Esclareça uma dúvida

Para alcançar este resultado surpreendente, para dizer o mínimo, investigadores do departamento de epidemiologia da Escola de Saúde Pública de Boston utilizaram dados relativos a 487.194 pessoas com idade média de 56 anos e meio. Todos faziam parte do “ Biobanco do Reino Unido “, um banco de dados que reúne informações sobre saúde e estilo de vida de centenas de milhares de britânicos acompanhados desde 2006.

Os cientistas partiram da seguinte observação: se os dados epidemiológicos sugerem que os laços sociais protegem contra a doença de Alzheimer, uma relação inversa não foi completamente excluída. Para descobrir, calcularam uma pontuação de risco genético para a doença de Alzheimer para cada voluntário. Procuraram então descobrir se havia uma ligação entre esta pontuação genética e hábitos sociais: isolamento, solidão, satisfação no relacionamento, apoio emocional e participação em diversas atividades sociais.

Mais satisfação nos relacionamentos

O que os resultados mostram? Surpreendentemente, quanto maior a pontuação genética, menor será a pontuação de isolamento social. E essa relação se fortaleceu com a idade. Assim, as pessoas que tinham um risco comprovado de doença de Alzheimer eram mais apoiadas do que aquelas cujo risco era baixo, e isto era especialmente verdade à medida que envelheciam. Outro resultado: estavam mais satisfeitos com as relações familiares, mesmo que essa correlação tenha enfraquecido com a idade. Por fim, apresentavam maior variedade de atividades sociais, independentemente da idade.

Em contraste, os investigadores não encontraram nenhuma ligação entre o elevado risco genético e a solidão, a qualidade das amizades e o apoio emocional percebido.

A sociabilidade poderia ser um sinal precoce da doença de Alzheimer? © Notícias de Neurociências

Uma comitiva mais atenta aos primeiros sinais da doença?

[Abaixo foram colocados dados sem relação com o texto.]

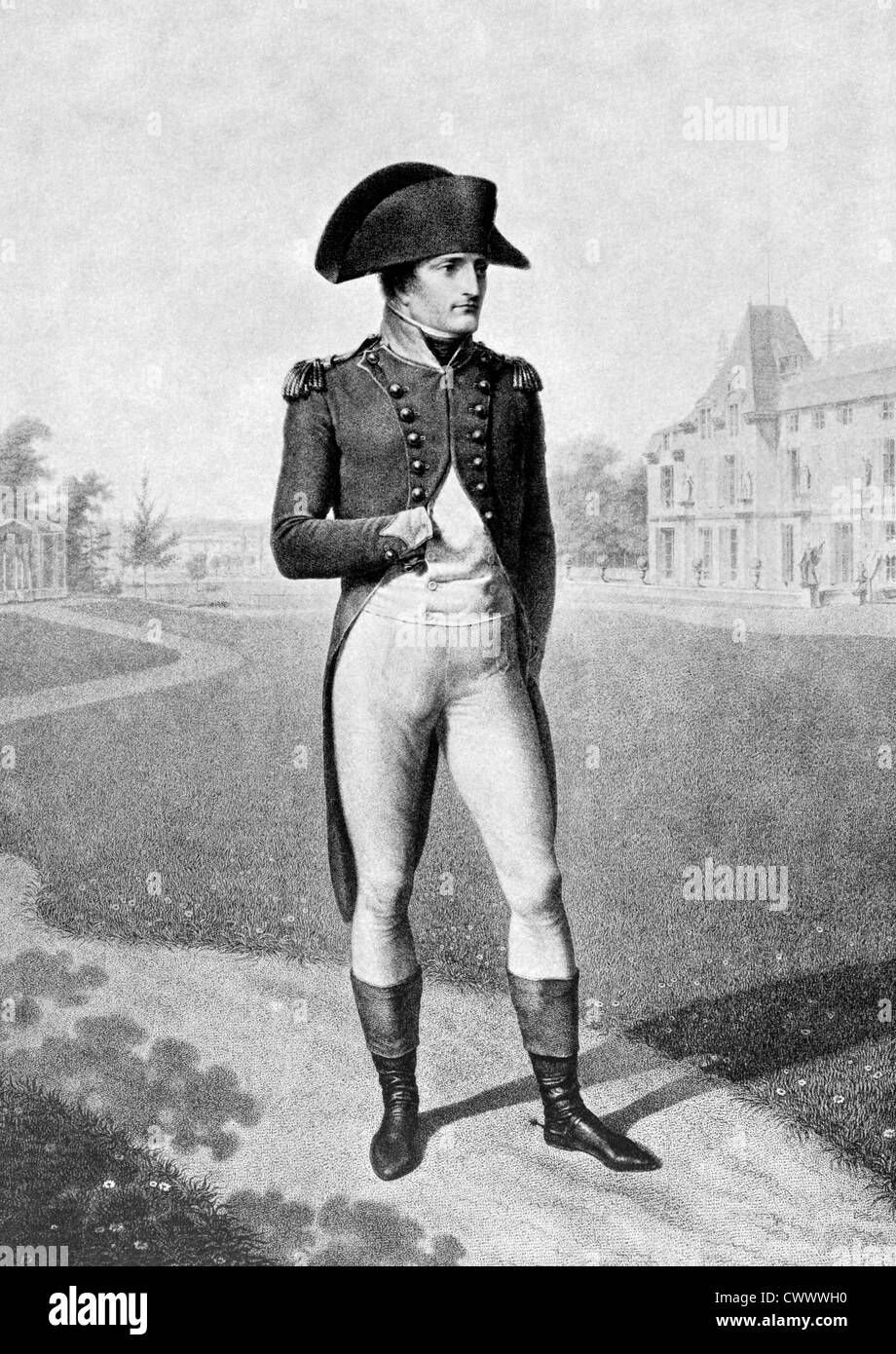 Napoleon Bonaparte (1769-1821) on antique print from 1899. Emperor of France. One of the most brilliant individuals - Stock Image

Como explicar esses resultados? “ Não sabemos ao certo se eles (aqueles com maior risco de contrair a doença de Alzheimer) se tornam mais envolvidos com os outros ou se aqueles que os rodeiam notam mudanças subtis e fornecem mais apoio. », Explica Ashwin Kotwal, um dos autores do estudo. Em outras palavras, essa maior sociabilidade poderia refletir um comportamento compensatório precoce ou uma maior atenção das pessoas ao seu redor quando percebem certas mudanças cognitivas sutis.

Independentemente disso, a ideia de que o fortalecimento das ligações sociais ajuda a reforçar a protecção do cérebro contra o declínio cognitivo associado à doença de Alzheimer continua válida. Na verdade, isto promove a “reserva cognitiva”, ou seja, a capacidade do cérebro de manter o funcionamento normal apesar do envelhecimento.

Não se esqueça dos outros fatores de proteção

Mas este não é o único fator de proteção. O estudo confirma de facto que factores não genéticos, como a actividade físicoO dormir qualidade, saúde mental (ausência de depressão) ou não fumar pesam na balança. Na verdade, 30% dos casos de Alzheimer são atribuídos à ausência destes factores de protecção. Boas notícias: sempre é possível mudar hábitos e colocar as coisas de volta nos trilhos!